Given request: Give the records in the stretch from the line containing "Of [86,121] |" through the line containing "4. the apartment building at pixel 20 109" as a two-column CSV with the columns record_text and answer. Use one row per record, put each value in a single quoted field, and turn line breaks into spaces.

-- Begin The data --

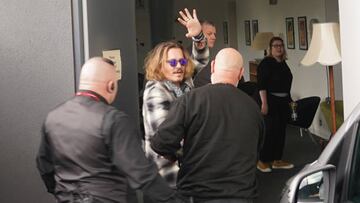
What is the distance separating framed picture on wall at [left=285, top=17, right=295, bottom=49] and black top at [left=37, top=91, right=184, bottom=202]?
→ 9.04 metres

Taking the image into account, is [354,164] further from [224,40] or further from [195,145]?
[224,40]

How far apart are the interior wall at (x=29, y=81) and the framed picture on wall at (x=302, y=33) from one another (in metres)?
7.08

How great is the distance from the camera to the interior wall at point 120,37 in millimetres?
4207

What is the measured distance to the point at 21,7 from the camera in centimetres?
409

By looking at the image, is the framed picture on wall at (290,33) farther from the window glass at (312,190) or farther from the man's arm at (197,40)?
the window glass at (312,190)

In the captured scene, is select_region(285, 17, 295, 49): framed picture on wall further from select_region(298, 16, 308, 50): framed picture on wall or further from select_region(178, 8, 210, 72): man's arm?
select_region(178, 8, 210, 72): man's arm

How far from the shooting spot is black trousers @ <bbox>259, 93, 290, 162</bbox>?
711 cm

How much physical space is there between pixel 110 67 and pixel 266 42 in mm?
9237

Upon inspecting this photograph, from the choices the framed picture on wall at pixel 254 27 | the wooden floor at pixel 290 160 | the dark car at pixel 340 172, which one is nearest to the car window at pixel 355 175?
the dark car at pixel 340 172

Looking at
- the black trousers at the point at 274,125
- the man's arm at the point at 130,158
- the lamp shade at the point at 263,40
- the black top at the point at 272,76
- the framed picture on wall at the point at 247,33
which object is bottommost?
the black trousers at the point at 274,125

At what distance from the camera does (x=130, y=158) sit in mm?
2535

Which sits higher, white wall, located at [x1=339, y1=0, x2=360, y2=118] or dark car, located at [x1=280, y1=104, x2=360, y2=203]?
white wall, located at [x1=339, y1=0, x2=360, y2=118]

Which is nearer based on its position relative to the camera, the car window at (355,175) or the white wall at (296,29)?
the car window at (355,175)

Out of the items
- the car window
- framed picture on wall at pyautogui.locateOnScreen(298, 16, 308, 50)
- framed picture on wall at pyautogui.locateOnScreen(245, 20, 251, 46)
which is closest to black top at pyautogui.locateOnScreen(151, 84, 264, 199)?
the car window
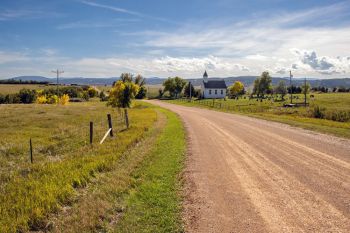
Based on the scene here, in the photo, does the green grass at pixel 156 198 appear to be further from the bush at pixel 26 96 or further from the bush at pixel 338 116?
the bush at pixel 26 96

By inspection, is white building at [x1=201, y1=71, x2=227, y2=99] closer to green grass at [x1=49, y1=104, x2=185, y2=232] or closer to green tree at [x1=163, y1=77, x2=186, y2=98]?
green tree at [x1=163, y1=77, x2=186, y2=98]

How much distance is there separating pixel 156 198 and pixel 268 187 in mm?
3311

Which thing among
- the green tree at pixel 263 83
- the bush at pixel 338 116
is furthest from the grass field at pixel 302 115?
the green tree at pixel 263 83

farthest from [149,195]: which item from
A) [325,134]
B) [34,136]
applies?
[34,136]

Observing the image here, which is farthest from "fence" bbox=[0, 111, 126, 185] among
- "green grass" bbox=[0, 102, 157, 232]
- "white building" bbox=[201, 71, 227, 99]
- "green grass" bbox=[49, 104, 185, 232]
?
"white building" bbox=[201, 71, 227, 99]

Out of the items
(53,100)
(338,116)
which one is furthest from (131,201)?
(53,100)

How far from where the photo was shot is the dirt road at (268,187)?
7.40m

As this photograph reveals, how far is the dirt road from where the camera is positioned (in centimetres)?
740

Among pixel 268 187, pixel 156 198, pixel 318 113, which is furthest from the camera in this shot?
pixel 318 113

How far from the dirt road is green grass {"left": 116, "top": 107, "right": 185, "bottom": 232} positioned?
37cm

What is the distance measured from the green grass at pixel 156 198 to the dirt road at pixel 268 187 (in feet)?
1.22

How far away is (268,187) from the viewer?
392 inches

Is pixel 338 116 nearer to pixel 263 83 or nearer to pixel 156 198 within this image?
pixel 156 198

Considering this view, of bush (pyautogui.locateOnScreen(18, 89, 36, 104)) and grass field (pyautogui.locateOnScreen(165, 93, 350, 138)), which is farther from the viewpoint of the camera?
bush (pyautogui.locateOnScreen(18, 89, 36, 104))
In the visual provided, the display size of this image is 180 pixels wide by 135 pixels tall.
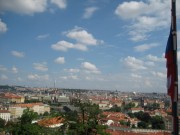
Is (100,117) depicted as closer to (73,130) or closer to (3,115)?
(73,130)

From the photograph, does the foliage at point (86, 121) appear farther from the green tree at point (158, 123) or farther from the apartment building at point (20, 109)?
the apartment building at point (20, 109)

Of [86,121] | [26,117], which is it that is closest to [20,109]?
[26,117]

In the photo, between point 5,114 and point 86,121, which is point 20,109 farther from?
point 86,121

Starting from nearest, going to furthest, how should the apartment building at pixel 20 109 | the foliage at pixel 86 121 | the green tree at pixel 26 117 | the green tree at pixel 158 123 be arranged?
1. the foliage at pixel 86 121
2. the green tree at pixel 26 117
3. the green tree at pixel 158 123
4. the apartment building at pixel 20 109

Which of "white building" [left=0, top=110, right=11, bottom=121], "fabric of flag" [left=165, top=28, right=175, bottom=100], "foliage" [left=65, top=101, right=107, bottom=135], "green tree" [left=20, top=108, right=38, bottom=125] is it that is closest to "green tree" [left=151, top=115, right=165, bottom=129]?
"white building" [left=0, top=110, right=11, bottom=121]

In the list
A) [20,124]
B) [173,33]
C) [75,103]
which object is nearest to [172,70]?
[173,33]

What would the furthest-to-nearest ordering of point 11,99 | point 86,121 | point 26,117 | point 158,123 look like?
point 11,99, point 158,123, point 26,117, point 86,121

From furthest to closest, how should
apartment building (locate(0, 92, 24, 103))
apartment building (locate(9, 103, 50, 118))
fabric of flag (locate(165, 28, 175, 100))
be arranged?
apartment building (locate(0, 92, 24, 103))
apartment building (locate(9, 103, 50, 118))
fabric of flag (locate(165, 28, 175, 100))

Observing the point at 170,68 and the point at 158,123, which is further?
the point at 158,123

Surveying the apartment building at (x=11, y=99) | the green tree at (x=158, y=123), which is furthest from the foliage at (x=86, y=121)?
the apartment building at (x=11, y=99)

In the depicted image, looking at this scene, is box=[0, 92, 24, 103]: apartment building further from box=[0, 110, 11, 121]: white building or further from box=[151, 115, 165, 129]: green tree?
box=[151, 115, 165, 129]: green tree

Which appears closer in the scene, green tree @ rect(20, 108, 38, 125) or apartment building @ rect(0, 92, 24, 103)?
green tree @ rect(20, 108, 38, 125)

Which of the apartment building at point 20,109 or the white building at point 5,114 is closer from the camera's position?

-- End The data --

Result below:
record_text,answer
"Of [86,121] | [26,117], which is it that is closest to [20,109]?","[26,117]"
"In the photo, between point 5,114 and point 86,121, which is point 20,109 farther from?","point 86,121"
"Starting from nearest, going to furthest, how should the apartment building at pixel 20 109 | the foliage at pixel 86 121 | the green tree at pixel 26 117 | the green tree at pixel 158 123 be arranged?","1. the foliage at pixel 86 121 2. the green tree at pixel 26 117 3. the green tree at pixel 158 123 4. the apartment building at pixel 20 109"